Fotoğraf çekerken daha fazla zamana ve yalnızlığa ihtiyaç duyarsınız. Fotoğrafçılık yazmanın bir uzantısı gibi benim için çünkü sanatın hangi dalı olursa olsun ben hep bir hikâye anlatıyorum. Ve hep sonunda yazıya dönüyorum. Tiyatro ise diğer ilgi alanlarımı uyandıran bir tür benim için. Bu alanda da çalışmalarım var. Tiyatroda; yazma, dans, oyunculuk, beste, yapım, yıkım, sükûnet ya da taşkınlık bir aradadır. Bunu başka hangi sanat dalı yapabiliyor?

Neden yazıyorsun?

Yazamadığım için yazıyorum. Akıl hocam ve arkadaşım Portekizli yazar Rui Zink’e göre ben bir Graphomanikim, her zaman yazma isteği uyandıran takıntılı bir dürtüm var yani.

Gisela Casimiro: "Rui Zink’e göre ben bir Graphomanikim"
Gisela Casimiro: "Rui Zink’e göre ben bir Graphomanikim"

Duyduklarımı ve konuştuklarımı, arkadaşlarımın bana ya da birbirlerine söyledikleri garibime giden şeyleri yazıyorum. Yazamazsam veya ezberlemek için vaktim yoksa kayıt alırım ya da fotoğraf çekerim. Dikkatimi, ilginç bir şeyi yazmak, öğrenmek ya da ezberlemek üzerine yoğunlaştırırım. İyi bir hafızam var, yazarsam, insanların artık hatırlamadıkları şeyleri onlara anlatabilirim. Aslında kendini ya da başkalarını tanımakla ilgili bir durum bu; gazetecilik gibi bir şey. Mesela günlüklerimi kendim için yazıyorum. Tarihi seviyorum ama ânı yaşamak daha ön planda benim için. İnsanları ve onlar hakkında yazmayı seviyorum. Burada, şu anda birileriyle beraber olmak harika bir şey. Yazarak birilerine yardım edebilirsiniz, iletişim kurabilirsiniz, öğretebilir ve de öğrenebilirsiniz. Kelimelerin gücüne inanıyorum. Yalnızca bir kişi bile benim yazdıklarımı okur, anlaşılabildiğini ve özel olduğunu hissederse devam etmeye değer.
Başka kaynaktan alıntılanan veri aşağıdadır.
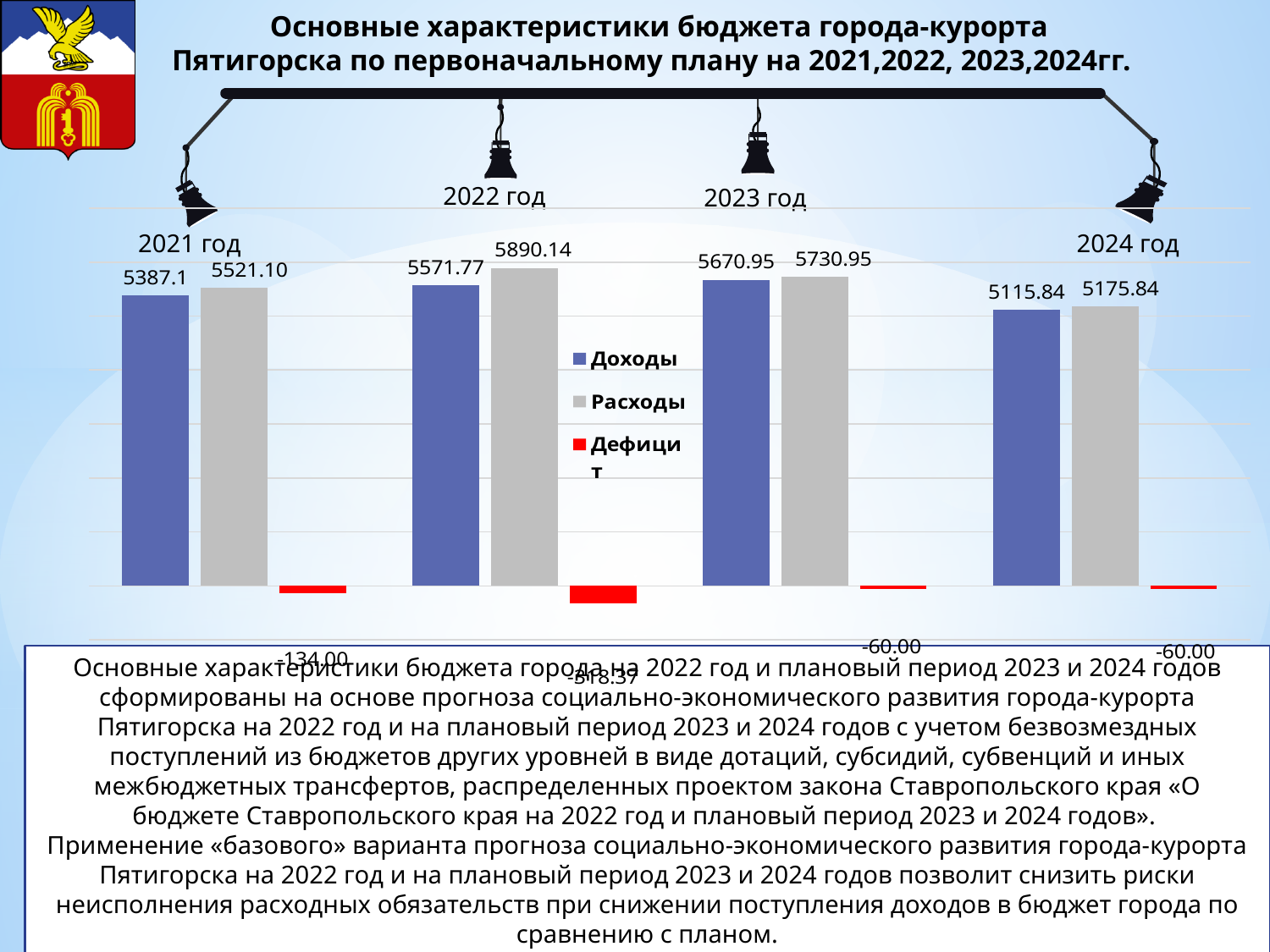
Which is larger for 2021 год, Доходы or Расходы? Расходы What kind of chart is shown on the slide? Bar chart What is the value of Дефицит for 2021 год? -134.00 How many series does the legend list? 3 What is the value of Доходы for 2022 год? 5571.77 What is the value of Расходы for 2023 год? 5730.95 Which year has the highest Расходы value? 2022 год What is the value of Доходы for 2024 год? 5115.84 Which year has the lowest Доходы value? 2024 год What colour are the Расходы bars? Gray What is the difference between Расходы and Доходы for 2022 год? 318.37 How many years are shown on the chart? 4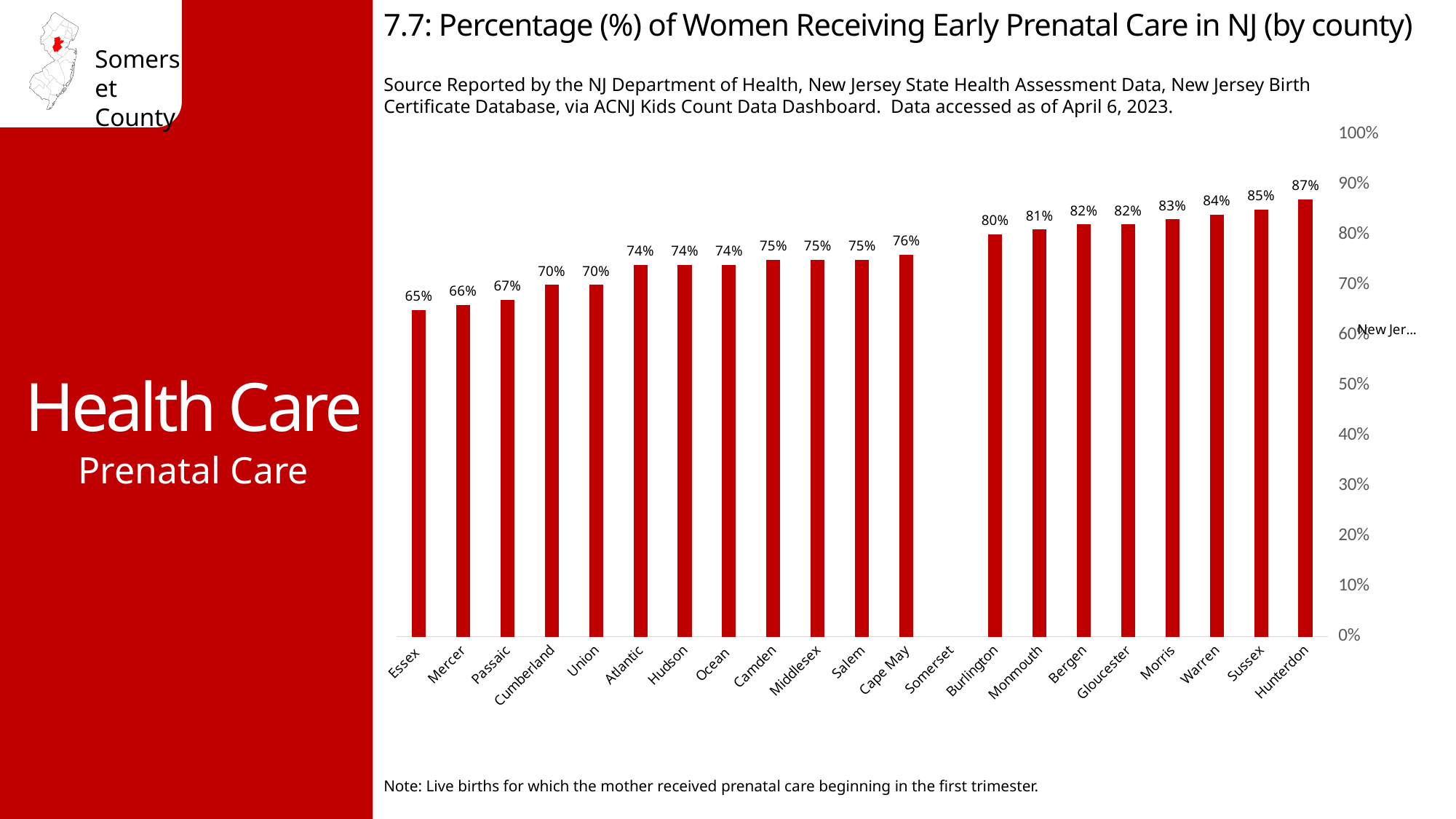
Which county on the x axis has no bar plotted? Somerset What is the value for Essex? 65% What is the value for Monmouth? 81% Is the value for Morris greater or less than 80%? greater How many county labels are shown on the x axis? 21 What kind of chart is shown? Bar chart What is the value for Cape May? 76% What is the value for Hunterdon? 87% Which county with a plotted bar has the lowest value? Essex What is the difference between the values for Hunterdon and Essex? 22% Which county has the highest value? Hunterdon Which is larger, the value for Burlington or the value for Cape May? Burlington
Şiir veya öykülerden kitap haline gelen eserin var mı?

Şimdiye kadar yazılarım gazetelerde ve dergilerde yer aldı. Tamamlanmış halde iki tane günlük ve anekdotlardan oluşan kitabım, bir tane de şiir kitabım var; bir yayıncıyla anlaşarak ya da kendi imkanlarımla gelecek yıl yayınlamayı düşünüyorum. Halihazırda başka bir şiir kitabı üzerinde çalışıyorum. Kafam öykülerle dolu, bunun yanında bir de roman fikrim var; yani gelecek, meşguliyet ve yeniliklerle dolu olacak benim için.